United States District Court, N.D. California
D. BRUNNER, JR., Plaintiff,
v.
LYFT, INC., Defendant.
ORDER GRANTING MOTION TO COMPEL ARBITRATION RE: DKT.
NO. 19
VINCE
CHHABRIA UNITED STATES DISTRICT JUDGE
In
February 2019, Donald Brunner, Jr. filed an arbitral claim
with, and paid filing fees to, the American Arbitration
Association. He raised claims based on Lyft's alleged
misclassification of him as an independent contractor. So did
106 other drivers that are represented by the same law firms.
The AAA split those claimants into five groups; Brunner was
placed in Group 3. Lyft, the drivers, and the AAA began to
hammer out a schedule for each group. But by August 2019,
Lyft still hadn't paid its filing fees for Group 3
despite multiple reminders from the AAA. Lyft instead
requested additional confirmation from the AAA as to which
group each invoice related, purportedly to head off the
possibility of duplicative payments. The AAA at one point
told Lyft that the Group 3 fees had been paid; reversing
course a week later, the AAA reported that the fees in fact
had not been paid. Lyft and the AAA eventually reached an
understanding on the outstanding fees; on August 21, 2019,
the AAA sent a renewed invoice for Group 3, which Lyft
promptly paid. Bertoldi Decl. ¶ 150, Dkt. No.

======

Set problem a –
Repeat word for word the lines of the listing, starting with the line that contains "How far from one" and going on through the last line of the listing.
The court order above and the listing after it are separate, unrelated material.

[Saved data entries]
======

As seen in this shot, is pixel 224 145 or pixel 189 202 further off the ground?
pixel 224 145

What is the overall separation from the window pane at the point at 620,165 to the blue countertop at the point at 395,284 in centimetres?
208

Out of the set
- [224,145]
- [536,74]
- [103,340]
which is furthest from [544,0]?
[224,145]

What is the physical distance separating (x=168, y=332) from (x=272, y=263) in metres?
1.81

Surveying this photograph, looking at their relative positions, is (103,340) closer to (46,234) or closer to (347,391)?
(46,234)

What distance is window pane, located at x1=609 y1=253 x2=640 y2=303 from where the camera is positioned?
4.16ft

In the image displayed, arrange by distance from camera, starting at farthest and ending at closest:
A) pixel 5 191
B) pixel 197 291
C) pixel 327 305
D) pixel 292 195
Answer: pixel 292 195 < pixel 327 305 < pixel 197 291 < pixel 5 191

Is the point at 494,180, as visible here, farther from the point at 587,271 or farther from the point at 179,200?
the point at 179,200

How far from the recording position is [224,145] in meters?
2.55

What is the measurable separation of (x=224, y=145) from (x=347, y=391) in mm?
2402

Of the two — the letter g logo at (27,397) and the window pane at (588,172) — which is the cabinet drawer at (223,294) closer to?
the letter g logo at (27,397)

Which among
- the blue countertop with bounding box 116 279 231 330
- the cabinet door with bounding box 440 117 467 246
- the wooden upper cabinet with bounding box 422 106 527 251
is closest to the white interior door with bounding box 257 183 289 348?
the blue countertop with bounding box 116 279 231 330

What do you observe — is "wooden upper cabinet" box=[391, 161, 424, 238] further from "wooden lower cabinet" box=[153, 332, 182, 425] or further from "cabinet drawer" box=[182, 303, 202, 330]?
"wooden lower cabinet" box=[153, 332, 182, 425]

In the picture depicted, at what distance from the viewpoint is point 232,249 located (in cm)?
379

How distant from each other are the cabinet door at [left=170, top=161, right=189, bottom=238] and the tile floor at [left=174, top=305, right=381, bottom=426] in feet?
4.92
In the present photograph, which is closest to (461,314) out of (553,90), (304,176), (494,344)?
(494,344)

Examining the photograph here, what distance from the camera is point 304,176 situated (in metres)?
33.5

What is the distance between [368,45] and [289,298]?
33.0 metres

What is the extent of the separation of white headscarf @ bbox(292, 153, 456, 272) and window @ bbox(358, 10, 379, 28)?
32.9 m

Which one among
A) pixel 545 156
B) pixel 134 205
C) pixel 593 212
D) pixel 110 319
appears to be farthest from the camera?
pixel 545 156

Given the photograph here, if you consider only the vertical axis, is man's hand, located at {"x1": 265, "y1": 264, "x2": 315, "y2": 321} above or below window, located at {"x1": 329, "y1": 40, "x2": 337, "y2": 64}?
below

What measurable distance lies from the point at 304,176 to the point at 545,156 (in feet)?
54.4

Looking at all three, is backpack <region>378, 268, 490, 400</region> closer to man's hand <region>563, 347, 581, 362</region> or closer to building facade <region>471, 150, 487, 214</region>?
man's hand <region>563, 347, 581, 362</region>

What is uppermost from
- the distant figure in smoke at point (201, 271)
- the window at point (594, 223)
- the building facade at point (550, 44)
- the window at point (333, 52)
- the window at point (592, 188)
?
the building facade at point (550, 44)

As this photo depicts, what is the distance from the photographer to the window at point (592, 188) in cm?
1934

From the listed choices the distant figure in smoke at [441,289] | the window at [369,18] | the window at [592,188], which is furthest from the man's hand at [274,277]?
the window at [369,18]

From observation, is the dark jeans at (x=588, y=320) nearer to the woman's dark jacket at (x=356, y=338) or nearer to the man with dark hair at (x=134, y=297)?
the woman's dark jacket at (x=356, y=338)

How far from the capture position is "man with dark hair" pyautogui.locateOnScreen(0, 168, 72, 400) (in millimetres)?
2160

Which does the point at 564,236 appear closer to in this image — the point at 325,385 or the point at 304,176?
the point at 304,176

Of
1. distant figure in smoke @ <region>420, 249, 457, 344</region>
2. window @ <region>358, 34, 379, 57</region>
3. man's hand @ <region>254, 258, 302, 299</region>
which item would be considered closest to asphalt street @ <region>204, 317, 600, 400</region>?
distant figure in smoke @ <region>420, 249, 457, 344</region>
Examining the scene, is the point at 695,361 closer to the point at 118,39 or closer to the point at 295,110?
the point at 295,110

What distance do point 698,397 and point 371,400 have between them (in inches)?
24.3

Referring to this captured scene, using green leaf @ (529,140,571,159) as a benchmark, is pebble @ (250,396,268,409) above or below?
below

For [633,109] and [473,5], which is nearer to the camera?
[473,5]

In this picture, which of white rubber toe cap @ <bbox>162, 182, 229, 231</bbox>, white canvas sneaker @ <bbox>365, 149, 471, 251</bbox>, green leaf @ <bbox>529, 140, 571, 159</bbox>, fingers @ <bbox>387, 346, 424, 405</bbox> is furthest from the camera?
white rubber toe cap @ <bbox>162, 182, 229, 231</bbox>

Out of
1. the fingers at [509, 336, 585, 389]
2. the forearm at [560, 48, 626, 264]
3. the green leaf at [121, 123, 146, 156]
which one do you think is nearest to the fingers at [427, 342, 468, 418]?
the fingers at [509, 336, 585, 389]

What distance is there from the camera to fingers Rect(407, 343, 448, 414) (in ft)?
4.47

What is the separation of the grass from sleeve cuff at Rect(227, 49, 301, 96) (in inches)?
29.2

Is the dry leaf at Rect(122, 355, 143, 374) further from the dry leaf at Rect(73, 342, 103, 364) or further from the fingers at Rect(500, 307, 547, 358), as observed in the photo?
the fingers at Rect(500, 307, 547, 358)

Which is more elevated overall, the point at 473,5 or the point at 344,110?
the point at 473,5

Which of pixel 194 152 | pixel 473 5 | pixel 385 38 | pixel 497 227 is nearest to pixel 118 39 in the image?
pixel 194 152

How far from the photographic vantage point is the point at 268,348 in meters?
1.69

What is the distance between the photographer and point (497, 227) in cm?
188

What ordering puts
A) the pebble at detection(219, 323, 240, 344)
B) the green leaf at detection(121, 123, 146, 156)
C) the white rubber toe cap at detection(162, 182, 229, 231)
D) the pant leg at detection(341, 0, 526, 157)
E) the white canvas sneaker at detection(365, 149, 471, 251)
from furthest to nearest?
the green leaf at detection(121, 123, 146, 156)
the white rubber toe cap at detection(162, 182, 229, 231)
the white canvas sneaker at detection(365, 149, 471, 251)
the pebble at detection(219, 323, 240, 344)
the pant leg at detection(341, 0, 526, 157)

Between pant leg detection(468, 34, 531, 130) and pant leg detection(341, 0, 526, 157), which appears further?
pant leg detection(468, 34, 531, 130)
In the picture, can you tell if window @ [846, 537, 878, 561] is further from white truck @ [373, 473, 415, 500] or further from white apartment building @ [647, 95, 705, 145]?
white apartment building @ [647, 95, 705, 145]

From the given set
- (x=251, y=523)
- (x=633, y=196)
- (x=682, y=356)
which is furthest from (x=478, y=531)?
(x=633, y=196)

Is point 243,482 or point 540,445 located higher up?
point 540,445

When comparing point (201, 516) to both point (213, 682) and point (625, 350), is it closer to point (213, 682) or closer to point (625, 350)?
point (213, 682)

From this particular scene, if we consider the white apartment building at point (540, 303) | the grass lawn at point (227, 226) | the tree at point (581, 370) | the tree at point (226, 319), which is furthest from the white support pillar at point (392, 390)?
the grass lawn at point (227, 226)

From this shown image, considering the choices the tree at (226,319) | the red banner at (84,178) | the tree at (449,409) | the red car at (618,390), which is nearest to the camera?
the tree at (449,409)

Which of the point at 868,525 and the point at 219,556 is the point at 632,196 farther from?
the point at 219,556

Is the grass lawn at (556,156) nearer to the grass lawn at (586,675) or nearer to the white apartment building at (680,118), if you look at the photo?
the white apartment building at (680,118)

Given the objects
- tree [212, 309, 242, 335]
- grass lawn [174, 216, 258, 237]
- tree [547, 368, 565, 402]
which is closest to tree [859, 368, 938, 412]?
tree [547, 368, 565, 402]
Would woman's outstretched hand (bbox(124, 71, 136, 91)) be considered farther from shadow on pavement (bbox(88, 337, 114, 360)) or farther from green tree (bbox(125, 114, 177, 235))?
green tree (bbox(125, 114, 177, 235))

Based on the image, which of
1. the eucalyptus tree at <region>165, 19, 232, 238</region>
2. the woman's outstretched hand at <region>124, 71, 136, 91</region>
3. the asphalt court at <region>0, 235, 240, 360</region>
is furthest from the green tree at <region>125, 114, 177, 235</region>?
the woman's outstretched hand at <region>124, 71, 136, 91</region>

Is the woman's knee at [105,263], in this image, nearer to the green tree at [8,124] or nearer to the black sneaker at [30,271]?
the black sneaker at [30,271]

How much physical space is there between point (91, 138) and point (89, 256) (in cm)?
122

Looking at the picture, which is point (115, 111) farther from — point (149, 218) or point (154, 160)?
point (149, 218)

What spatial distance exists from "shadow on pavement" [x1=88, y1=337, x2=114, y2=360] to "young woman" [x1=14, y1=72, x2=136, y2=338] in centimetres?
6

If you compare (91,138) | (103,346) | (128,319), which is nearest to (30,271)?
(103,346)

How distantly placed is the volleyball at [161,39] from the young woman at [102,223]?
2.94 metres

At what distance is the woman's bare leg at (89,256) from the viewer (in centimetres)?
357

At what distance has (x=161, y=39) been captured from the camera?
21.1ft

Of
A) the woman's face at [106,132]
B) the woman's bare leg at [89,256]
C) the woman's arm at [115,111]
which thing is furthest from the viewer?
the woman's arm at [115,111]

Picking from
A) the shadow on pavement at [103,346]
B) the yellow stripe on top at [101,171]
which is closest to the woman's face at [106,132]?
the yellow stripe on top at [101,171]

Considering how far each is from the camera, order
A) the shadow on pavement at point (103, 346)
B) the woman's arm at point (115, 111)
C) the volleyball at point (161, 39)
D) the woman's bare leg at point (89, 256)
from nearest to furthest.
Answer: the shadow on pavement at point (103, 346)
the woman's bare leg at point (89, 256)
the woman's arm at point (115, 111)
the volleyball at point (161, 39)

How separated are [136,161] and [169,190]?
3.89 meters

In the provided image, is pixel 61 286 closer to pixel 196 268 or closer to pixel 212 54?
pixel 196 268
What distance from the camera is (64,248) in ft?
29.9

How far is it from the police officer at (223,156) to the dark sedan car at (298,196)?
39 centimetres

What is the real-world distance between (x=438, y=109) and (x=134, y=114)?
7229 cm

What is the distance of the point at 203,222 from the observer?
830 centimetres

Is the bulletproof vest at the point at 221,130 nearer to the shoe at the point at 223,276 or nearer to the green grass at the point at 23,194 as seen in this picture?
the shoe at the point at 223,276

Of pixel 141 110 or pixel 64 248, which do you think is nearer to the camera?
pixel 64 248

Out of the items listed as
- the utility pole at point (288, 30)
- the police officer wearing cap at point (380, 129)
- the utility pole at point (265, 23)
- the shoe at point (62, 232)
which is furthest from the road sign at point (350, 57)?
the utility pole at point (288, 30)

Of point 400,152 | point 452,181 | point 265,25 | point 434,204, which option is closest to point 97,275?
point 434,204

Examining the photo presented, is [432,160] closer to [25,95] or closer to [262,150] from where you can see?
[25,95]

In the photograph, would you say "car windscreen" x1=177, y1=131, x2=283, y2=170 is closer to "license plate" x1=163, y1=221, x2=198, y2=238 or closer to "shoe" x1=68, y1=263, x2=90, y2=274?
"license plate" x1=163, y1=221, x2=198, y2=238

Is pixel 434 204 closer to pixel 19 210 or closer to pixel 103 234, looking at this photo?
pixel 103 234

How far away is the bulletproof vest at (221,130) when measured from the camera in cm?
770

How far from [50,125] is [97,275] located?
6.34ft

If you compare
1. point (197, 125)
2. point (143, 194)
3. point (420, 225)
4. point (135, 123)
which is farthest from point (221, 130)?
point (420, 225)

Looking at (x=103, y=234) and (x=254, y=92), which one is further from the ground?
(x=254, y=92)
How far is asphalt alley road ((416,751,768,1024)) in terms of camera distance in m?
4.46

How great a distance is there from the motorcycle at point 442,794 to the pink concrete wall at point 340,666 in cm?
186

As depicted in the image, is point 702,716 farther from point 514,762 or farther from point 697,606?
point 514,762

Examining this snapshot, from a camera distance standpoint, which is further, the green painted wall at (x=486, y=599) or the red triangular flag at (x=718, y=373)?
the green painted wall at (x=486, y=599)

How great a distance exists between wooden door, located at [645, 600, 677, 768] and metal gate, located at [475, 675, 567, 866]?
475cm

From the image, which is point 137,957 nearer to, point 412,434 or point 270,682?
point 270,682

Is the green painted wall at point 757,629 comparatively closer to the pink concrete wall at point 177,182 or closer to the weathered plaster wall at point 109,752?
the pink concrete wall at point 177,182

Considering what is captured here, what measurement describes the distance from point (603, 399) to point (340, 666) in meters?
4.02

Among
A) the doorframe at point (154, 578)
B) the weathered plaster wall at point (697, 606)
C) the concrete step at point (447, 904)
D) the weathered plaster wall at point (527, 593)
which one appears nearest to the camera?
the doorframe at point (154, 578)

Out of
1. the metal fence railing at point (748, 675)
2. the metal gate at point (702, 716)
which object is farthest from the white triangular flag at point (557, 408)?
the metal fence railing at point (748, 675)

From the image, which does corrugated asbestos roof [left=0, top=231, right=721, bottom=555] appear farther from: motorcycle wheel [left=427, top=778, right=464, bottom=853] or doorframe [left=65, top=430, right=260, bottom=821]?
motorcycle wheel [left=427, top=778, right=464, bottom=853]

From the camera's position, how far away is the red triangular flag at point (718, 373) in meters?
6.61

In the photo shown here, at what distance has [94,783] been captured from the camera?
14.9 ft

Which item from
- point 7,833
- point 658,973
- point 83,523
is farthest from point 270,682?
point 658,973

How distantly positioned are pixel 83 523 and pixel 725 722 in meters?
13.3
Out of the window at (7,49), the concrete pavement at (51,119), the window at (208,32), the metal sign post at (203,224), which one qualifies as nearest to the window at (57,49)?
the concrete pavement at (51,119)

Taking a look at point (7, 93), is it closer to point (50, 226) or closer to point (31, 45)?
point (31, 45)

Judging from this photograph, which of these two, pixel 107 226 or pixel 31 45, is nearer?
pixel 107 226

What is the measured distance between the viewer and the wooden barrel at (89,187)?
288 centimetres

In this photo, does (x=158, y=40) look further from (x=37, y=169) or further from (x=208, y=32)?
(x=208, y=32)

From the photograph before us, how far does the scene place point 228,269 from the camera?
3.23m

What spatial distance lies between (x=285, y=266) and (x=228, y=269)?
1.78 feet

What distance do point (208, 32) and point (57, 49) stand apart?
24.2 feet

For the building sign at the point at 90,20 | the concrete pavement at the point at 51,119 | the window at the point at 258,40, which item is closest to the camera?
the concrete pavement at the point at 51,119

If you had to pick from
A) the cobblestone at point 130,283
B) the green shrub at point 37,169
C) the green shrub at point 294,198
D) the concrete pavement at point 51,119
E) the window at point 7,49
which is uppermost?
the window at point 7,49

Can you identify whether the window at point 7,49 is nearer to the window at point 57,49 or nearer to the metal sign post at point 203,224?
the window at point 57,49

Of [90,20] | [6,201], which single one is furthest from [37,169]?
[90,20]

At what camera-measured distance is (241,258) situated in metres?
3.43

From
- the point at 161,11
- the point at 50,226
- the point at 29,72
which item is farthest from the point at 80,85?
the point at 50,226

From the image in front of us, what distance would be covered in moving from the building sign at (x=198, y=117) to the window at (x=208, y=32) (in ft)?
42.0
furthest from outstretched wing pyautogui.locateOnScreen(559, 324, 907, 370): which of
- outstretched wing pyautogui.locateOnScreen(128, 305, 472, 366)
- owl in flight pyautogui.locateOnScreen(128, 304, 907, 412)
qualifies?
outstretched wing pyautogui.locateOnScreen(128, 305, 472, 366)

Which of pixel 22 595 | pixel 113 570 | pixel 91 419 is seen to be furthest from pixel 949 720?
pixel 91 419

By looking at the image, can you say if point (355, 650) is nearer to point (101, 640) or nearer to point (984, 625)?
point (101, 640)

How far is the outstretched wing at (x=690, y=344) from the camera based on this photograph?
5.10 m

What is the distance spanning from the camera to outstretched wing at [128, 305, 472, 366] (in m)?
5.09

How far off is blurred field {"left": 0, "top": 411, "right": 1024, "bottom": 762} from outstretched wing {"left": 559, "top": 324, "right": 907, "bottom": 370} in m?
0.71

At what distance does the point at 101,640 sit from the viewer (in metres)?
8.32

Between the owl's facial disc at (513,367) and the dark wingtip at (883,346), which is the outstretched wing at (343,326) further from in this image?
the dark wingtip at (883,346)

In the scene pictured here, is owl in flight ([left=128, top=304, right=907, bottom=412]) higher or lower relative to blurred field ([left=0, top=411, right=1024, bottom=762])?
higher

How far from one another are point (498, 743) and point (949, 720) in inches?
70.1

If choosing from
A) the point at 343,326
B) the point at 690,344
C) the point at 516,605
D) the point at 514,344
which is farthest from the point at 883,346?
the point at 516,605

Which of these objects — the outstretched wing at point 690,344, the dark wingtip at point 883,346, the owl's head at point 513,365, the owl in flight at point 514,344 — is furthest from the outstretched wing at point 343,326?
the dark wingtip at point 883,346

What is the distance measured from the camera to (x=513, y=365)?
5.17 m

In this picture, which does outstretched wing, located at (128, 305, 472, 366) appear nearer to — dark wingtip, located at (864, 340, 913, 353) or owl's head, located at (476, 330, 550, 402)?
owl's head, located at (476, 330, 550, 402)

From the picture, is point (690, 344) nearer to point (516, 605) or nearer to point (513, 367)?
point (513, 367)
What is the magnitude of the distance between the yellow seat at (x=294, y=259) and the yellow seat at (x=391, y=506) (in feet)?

======

Set problem b –
Quote the passage of the court order starting with "ORDER GRANTING MOTION" and going on through "same law firms.".

Correct result a –
How far from one another are point (498, 743) and point (949, 720) in inches?
70.1

If choosing from
A) the point at 343,326
B) the point at 690,344
C) the point at 516,605
D) the point at 514,344
which is farthest from the point at 883,346?
the point at 516,605

Which of these objects — the outstretched wing at point 690,344, the dark wingtip at point 883,346, the owl's head at point 513,365, the owl in flight at point 514,344 — is furthest from the outstretched wing at point 343,326?
the dark wingtip at point 883,346

What is the distance measured from the camera to (x=513, y=365)?
5.17 m

In this picture, which does outstretched wing, located at (128, 305, 472, 366) appear nearer to — dark wingtip, located at (864, 340, 913, 353) or owl's head, located at (476, 330, 550, 402)?
owl's head, located at (476, 330, 550, 402)

From the picture, is point (690, 344) nearer to point (516, 605) or nearer to point (513, 367)?
point (513, 367)
What is the magnitude of the distance between the yellow seat at (x=294, y=259) and the yellow seat at (x=391, y=506) (in feet)?

Correct result b –
ORDER GRANTING MOTION TO COMPEL ARBITRATION RE: DKT.
NO. 19
VINCE
CHHABRIA UNITED STATES DISTRICT JUDGE
In
February 2019, Donald Brunner, Jr. filed an arbitral claim
with, and paid filing fees to, the American Arbitration
Association. He raised claims based on Lyft's alleged
misclassification of him as an independent contractor. So did
106 other drivers that are represented by the same law firms.